REQUIREMENT » The response should consist of every line below, unchanged.

Stored data:
########################################
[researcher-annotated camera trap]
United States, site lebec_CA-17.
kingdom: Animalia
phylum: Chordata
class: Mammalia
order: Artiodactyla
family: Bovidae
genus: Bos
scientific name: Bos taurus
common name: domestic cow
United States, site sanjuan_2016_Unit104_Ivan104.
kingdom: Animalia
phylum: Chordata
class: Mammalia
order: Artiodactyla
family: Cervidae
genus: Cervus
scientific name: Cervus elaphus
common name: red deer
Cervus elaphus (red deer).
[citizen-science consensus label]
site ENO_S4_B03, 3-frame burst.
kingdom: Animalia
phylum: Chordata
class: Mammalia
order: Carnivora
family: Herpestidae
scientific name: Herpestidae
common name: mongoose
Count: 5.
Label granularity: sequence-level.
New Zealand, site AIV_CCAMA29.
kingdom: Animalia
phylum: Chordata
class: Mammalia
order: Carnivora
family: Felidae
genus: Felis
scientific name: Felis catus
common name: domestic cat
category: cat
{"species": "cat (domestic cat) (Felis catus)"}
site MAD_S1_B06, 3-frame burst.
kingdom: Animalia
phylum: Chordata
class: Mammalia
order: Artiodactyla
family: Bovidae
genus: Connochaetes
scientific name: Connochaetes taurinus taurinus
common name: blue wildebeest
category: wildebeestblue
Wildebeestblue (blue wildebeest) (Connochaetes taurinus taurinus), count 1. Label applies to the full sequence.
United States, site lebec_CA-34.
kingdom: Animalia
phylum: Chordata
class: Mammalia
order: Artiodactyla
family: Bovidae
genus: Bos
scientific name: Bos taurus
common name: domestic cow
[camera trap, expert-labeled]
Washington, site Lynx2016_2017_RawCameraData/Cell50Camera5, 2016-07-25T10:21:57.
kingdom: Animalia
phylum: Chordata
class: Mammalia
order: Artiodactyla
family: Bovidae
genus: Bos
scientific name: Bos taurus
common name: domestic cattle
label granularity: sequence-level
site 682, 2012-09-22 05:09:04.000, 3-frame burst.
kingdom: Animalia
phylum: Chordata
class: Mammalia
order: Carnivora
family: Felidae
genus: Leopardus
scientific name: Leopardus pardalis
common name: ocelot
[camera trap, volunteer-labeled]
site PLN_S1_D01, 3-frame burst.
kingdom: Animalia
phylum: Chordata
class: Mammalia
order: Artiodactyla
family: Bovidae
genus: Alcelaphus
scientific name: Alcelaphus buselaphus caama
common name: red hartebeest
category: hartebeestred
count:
########################################
RESPONSE FOR THIS EXERCISE »
[researcher-annotated camera trap]
United States, site lebec_CA-17.
kingdom: Animalia
phylum: Chordata
class: Mammalia
order: Artiodactyla
family: Bovidae
genus: Bos
scientific name: Bos taurus
common name: domestic cow
United States, site sanjuan_2016_Unit104_Ivan104.
kingdom: Animalia
phylum: Chordata
class: Mammalia
order: Artiodactyla
family: Cervidae
genus: Cervus
scientific name: Cervus elaphus
common name: red deer
Cervus elaphus (red deer).
[citizen-science consensus label]
site ENO_S4_B03, 3-frame burst.
kingdom: Animalia
phylum: Chordata
class: Mammalia
order: Carnivora
family: Herpestidae
scientific name: Herpestidae
common name: mongoose
Count: 5.
Label granularity: sequence-level.
New Zealand, site AIV_CCAMA29.
kingdom: Animalia
phylum: Chordata
class: Mammalia
order: Carnivora
family: Felidae
genus: Felis
scientific name: Felis catus
common name: domestic cat
category: cat
{"species": "cat (domestic cat) (Felis catus)"}
site MAD_S1_B06, 3-frame burst.
kingdom: Animalia
phylum: Chordata
class: Mammalia
order: Artiodactyla
family: Bovidae
genus: Connochaetes
scientific name: Connochaetes taurinus taurinus
common name: blue wildebeest
category: wildebeestblue
Wildebeestblue (blue wildebeest) (Connochaetes taurinus taurinus), count 1. Label applies to the full sequence.
United States, site lebec_CA-34.
kingdom: Animalia
phylum: Chordata
class: Mammalia
order: Artiodactyla
family: Bovidae
genus: Bos
scientific name: Bos taurus
common name: domestic cow
[camera trap, expert-labeled]
Washington, site Lynx2016_2017_RawCameraData/Cell50Camera5, 2016-07-25T10:21:57.
kingdom: Animalia
phylum: Chordata
class: Mammalia
order: Artiodactyla
family: Bovidae
genus: Bos
scientific name: Bos taurus
common name: domestic cattle
label granularity: sequence-level
site 682, 2012-09-22 05:09:04.000, 3-frame burst.
kingdom: Animalia
phylum: Chordata
class: Mammalia
order: Carnivora
family: Felidae
genus: Leopardus
scientific name: Leopardus pardalis
common name: ocelot
[camera trap, volunteer-labeled]
site PLN_S1_D01, 3-frame burst.
kingdom: Animalia
phylum: Chordata
class: Mammalia
order: Artiodactyla
family: Bovidae
genus: Alcelaphus
scientific name: Alcelaphus buselaphus caama
common name: red hartebeest
category: hartebeestred
count:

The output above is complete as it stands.